The example reporter module below shows how to attach a module callback function (Reporter.handle_event/4) to the four events we produce. It’s just logging the metrics using the built-in Elixir Logger, but in a real application you’d push these metrics to a monitoring service, such as AWS CloudWatch, Datadog, or any other local or hosted service.

defmodule Commanded.Reporter do
  require Logger

  alias Commanded.Reporter

  def setup do
    events = [
      [:commanded, :command, :dispatch, :start],
      [:commanded, :command, :dispatch, :success],
      [:commanded, :command, :dispatch, :failure],
      [:commanded, :event, :published]
    ]

    :telemetry.attach_many(
      "commanded-reporter",
      events,
      &Reporter.handle_event/4,
      nil
    )
  end

  def handle_event([:commanded, :command, :dispatch, :start], measurements, metadata, nil) do
    %{command: command} = metadata

    Logger.info(fn -> "Command #{inspect(command.__struct__)} dispatched" end)
  end

  def handle_event([:commanded, :command, :dispatch, :success], measurements, metadata, nil) do
    %{duration: duration} = measurements
    %{command: command} = metadata

    Logger.info(fn ->
      "Command #{inspect(command.__struct__)} succeeded in " <> inspect(duration) <> "μs"
    end)
  end

  def handle_event([:commanded, :command, :dispatch, :failure], measurements, metadata, nil) do
    %{command: command} = metadata

    Logger.info(fn -> "Command #{inspect(command.__struct__)} failed" end)
  end

  def handle_event([:commanded, :event, :published], measurements, metadata, nil) do
    %{timestamp: timestamp} = measurements
    %{event: event} = metadata

    Logger.info(fn -> "Event #{inspect(event.__struct__)} published at " <> inspect(timestamp) end)
  end
end

It’s worth noting that executing the callback function happens in the context of the process calling Telemetry.execute. You might want to delegate any reporting work to some other process so as to not block or affect the calling process.

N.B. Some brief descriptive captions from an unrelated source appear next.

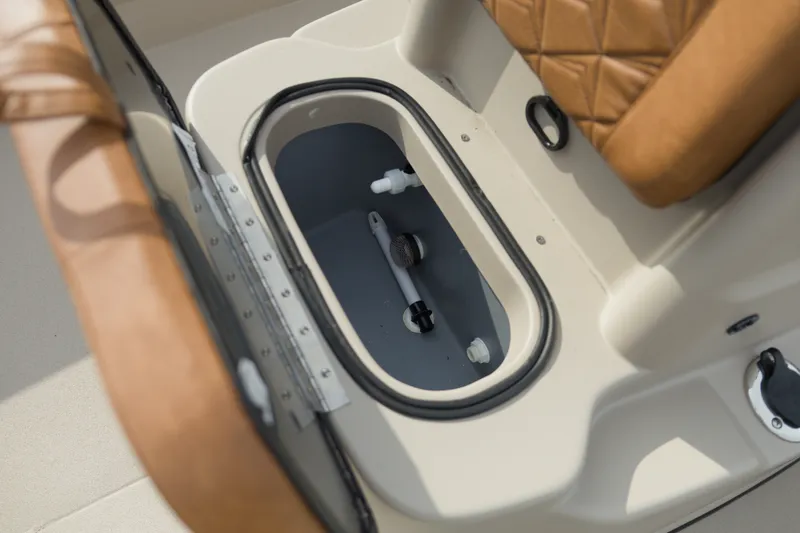 Slide: The Image of Open storage compartment in 2027 Avid 20 Rogue CC boat with brown seating. - 16
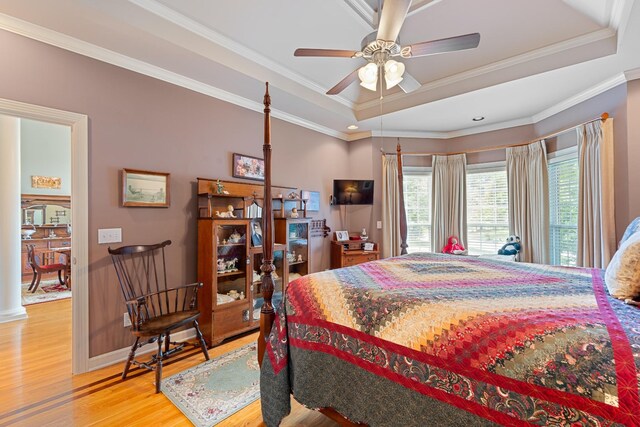 500 Forrest Park Cir, Franklin, TN 37064 - bedroom with light wood finished floors, a raised ceiling, and crown molding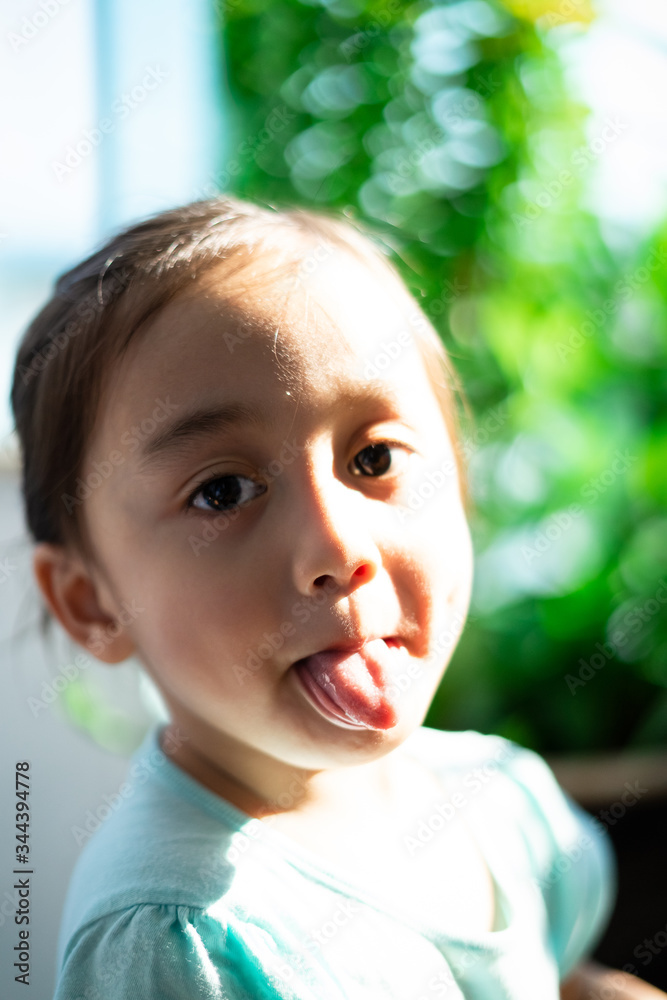 Outdoor portrait of an Asian little kid under the sunlight on her face. Outdoor portrait of an Asian little kid under the sunlight on her face.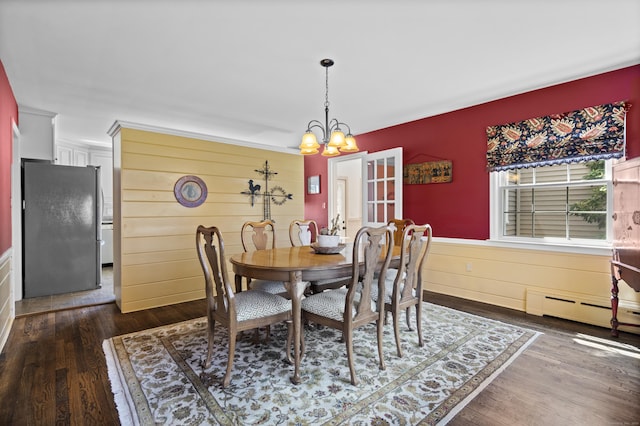 15 Maple Ln, Brookfield, CT 06804 - dining room featuring an inviting chandelier, a baseboard radiator, a wainscoted wall, and dark wood-style floors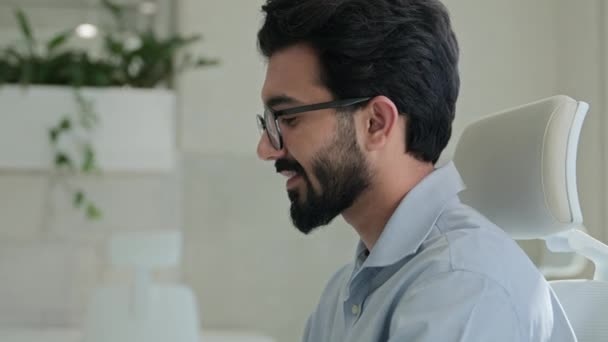 移動ショット アラビアのインドのビジネスマンの笑顔の男 ラップトップの男性ビジネス雇用主プログラマコーディングコンピュータプログラムソフトウェア オフィスのテーブル上の携帯電話とのプロジェクトのリモートジョブをタイプする — ストック動画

Collecting periodic metrics

The telemetry_poller library allows you to periodically collect measurements and dispatch them as Telemetry events. This can be used to record measurements such as VM stats (memory usage, queue length) and application-specific concerns (registered user count, online users, etc.).

Wrap up

How can you use this information once you’ve added telemetry to your app?

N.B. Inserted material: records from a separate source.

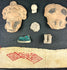 Framed Pre-Columbian collection with masks, ornaments, figurines, and textile, white background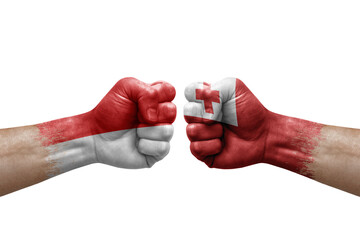 Two hands punch to each others on white background. Country flags painted fists, conflict crisis concept between indonesia and tonga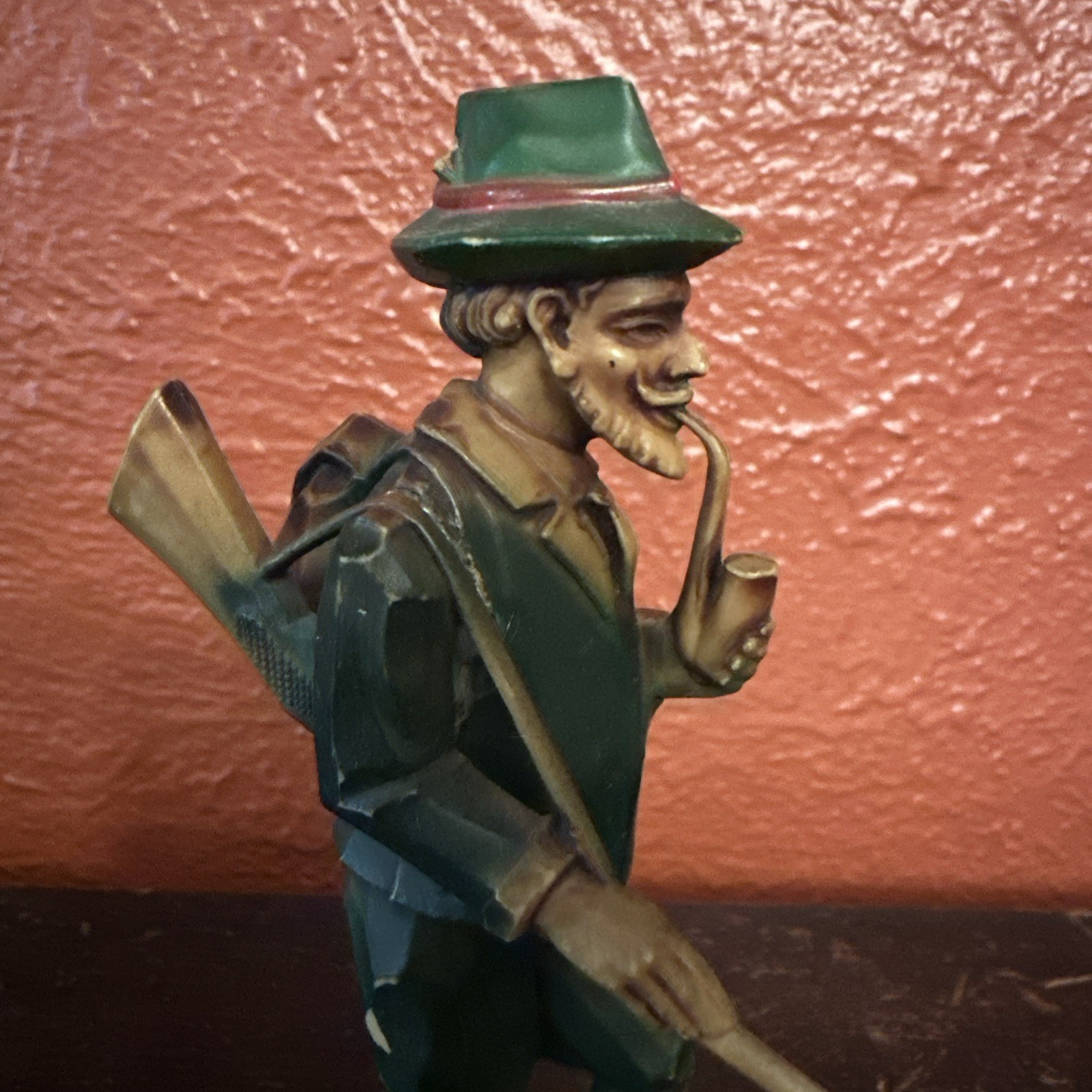 Vintage celluloid Or Resin Hunter Figurine 6″ tall With Gun & Pipe Hand Carved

We’re using AWS CloudWatch to monitor and visualise the metrics produced by the in-app telemetry in one Elixir application I’m working with. Using telemetry metrics we observe application behaviour such as the commands being dispatch, recorded events, Erlang VM stats, and background job queue size. We monitor command dispatch duration and failures to create alerts which notify us before they breach SLAs. This helps us to anticipate potential issues before they affect end users.

The graph below is one example where the 95th percentile command dispatch duration is monitored to ensure it stays within acceptable bounds.

Elixir telemetry

If you’ve built an Elixir application using Commanded you can include these command dispatch middleware and event handler modules to start producing useful metrics today.